Why You Should Embrace Uncertainty in Demand Forecasting – Part 2
Last week in our first post about uncertainty in demand planning, we said that in reality most companies are already part way down the path towards a probabilistic supply chain model.
The evolution is happening naturally as the global business landscape becomes more interconnected and complex, along with the effects of multichannel marketing, demand shaping and the internet. You’ve likely already recognized the limits of deterministic planning if your company has recently launched (or relaunched) an S&OP initiative, or you’ve started to migrate from traditional platforms like SAP APO to advanced demand analytics tools, or trained your planners on supply chain performance trade-off competencies.
Here is one straightforward opportunity to focus on in the near future: Migrate away from top-down demand forecasting.
Despite the added complexities in today’s supply chains, traditional SCP systems like SAP APO typically apply the traditional “top-down” approach to forecasting based on aggregated data. This approach aggregates demand to smooth out variability, which makes it easier to generate a high-level forecast, but the Item-Location level forecast quality is poor because demand signal details are dismissed along with the “noise”. So this approach of aggregated planning and then applying slicing and dicing rules, only works for simple and highly predictable businesses with few fast-moving commodity items and single-channel distribution. When it comes to long-tail items, forecasting metrics such as WMAPE become almost meaningless or even misleading. When dealing with intermittent demand, they don’t do anything to measure the uncertainty inherent in lumpy demand.
Uncertainty is best managed using a new breed of planning tools that employ adaptive probabilistic algorithms.
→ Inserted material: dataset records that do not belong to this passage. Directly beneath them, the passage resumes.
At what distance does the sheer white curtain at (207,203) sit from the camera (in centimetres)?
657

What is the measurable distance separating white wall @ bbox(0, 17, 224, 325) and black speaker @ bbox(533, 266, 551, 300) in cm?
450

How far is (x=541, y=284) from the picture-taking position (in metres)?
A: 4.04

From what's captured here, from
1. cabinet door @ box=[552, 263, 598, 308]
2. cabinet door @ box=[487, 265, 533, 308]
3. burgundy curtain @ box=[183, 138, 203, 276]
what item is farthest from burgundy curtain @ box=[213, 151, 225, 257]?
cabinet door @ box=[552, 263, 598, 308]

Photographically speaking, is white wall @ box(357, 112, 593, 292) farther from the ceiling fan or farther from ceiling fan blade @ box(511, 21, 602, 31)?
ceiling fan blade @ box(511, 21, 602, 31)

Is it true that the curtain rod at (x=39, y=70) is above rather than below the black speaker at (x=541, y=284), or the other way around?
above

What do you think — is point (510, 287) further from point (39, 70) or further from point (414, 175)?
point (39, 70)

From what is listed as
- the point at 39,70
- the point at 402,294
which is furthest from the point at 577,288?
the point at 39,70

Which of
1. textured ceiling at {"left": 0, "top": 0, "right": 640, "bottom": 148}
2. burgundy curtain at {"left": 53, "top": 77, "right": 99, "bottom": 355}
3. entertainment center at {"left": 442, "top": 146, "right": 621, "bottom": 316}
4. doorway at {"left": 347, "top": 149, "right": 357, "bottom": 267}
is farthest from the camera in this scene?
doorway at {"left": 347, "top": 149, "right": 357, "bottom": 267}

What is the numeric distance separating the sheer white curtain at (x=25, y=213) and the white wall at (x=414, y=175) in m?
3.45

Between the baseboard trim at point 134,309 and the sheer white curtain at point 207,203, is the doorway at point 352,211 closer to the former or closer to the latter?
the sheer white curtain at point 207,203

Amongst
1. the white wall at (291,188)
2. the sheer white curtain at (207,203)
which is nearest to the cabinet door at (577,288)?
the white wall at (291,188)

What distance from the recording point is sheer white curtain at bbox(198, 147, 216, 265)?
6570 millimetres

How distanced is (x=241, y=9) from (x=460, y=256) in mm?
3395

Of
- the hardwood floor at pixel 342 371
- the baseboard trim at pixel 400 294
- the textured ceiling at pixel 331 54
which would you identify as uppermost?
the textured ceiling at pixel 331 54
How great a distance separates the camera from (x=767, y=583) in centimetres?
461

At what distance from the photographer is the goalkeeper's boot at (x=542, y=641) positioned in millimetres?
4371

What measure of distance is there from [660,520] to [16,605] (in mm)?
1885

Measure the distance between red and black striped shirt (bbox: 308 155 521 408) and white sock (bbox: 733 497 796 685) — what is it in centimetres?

They deal with the volatility and demanding response times, particularly as required by online and multichannel markets. These tools use adaptive modeling techniques that allow you to manage the supply chain statistically and with a high level of automation. Tinkering is no longer needed. Planners are called on to intercede only for exceptions that fall outside the boundary limits of statistical uncertainty.
Supply Chain Insights founder Lora Cecere has repeatedly advised her clients and community members to consider these newer, “best-of-breed” tools to mitigate business risk and future-proof their supply chains. Her blog post, Three Reasons Why SAP Supply Chain Planning Is a Risk to Your Business is just one example. Gartner and Nucleus Research have made similar recommendations.
An added benefit
An additional benefit from this approach is improved planner morale. Current approaches to forecasting not only “hit a ceiling” of diminishing returns, they also “hit a wall” due to an inability to cope with increased business complexity. Deterministic top-down systems may have worked in simpler times, but as companies grew, added product lines, acquired other business or went multichannel, those systems required unprecedented amounts of effort. Overwhelmed planners and working weekends ensued.
Planning systems that embrace uncertainty inevitably change the working environment for planners. Because the system understands and is able to handle much of the inherent uncertainty, planners are free from dealing with hundreds of mini-crises that beset a deterministic approach. Instead they can focus on adding business value to the S&OP process and dealing with those few truly unusual events.
When planners are taught to embrace uncertainty using a probabilistic approach, they feel much more in control. They know that over time the known variables provide a level of certainty, and for the rest they can devise controllable contingencies. It eliminates the spirit-crushing defeat of never being able to reach goals. As an automotive industry client of ours said recently: “Nothing affects team morale more than our ability to meet service requirements.”
Happy planners offer a second benefit for the company. In most regions, there is a distinct shortage of talented demand and supply chain planners. So employing a methodology that improves planner productivity reduces the need for additional planners, and an improved work life increases employee retention.